Instructions for the task —
Rename "textured rock surface" to "rough stone surface" in the lines from the one containing "Is the finger" through the last line, and reproduce only those lines with everything else unchanged.

── Records supplied

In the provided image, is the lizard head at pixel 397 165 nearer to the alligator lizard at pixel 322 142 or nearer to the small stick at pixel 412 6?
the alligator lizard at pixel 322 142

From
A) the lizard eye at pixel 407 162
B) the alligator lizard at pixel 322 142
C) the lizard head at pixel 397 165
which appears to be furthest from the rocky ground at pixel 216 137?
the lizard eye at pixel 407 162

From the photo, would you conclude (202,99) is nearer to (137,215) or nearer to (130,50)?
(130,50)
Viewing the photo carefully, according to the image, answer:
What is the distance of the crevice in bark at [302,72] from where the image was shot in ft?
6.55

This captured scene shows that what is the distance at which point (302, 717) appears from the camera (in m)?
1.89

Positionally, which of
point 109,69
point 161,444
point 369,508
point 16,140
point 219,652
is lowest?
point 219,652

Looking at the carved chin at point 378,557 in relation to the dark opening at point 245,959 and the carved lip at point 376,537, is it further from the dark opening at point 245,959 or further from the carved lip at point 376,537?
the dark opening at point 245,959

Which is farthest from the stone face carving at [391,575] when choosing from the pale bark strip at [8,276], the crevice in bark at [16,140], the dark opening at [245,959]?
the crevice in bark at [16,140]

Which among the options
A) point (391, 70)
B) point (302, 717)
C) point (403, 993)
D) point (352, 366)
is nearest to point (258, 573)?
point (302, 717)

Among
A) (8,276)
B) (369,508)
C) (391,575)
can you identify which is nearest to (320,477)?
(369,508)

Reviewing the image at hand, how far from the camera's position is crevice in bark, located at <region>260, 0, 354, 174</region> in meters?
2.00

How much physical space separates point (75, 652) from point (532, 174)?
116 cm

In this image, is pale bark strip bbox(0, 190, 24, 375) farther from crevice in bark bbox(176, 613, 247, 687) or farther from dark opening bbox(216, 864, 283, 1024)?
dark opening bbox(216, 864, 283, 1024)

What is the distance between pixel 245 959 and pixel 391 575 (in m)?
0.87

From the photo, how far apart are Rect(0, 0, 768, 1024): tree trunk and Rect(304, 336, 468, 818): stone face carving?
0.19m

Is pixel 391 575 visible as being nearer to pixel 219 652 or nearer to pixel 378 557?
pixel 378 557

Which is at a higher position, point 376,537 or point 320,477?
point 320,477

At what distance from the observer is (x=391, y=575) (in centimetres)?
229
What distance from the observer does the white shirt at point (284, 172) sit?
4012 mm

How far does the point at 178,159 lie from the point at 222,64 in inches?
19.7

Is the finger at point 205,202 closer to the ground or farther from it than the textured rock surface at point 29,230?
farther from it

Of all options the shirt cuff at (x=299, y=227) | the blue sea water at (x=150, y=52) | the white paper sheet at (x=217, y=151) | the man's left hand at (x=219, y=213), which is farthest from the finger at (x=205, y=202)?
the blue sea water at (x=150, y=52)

────

Full output —
Is the finger at point 205,202 closer to the ground or farther from it than the rough stone surface at point 29,230?
farther from it

Of all options the shirt cuff at (x=299, y=227) | the blue sea water at (x=150, y=52) | the white paper sheet at (x=217, y=151) | the man's left hand at (x=219, y=213), which is farthest from the finger at (x=205, y=202)?
the blue sea water at (x=150, y=52)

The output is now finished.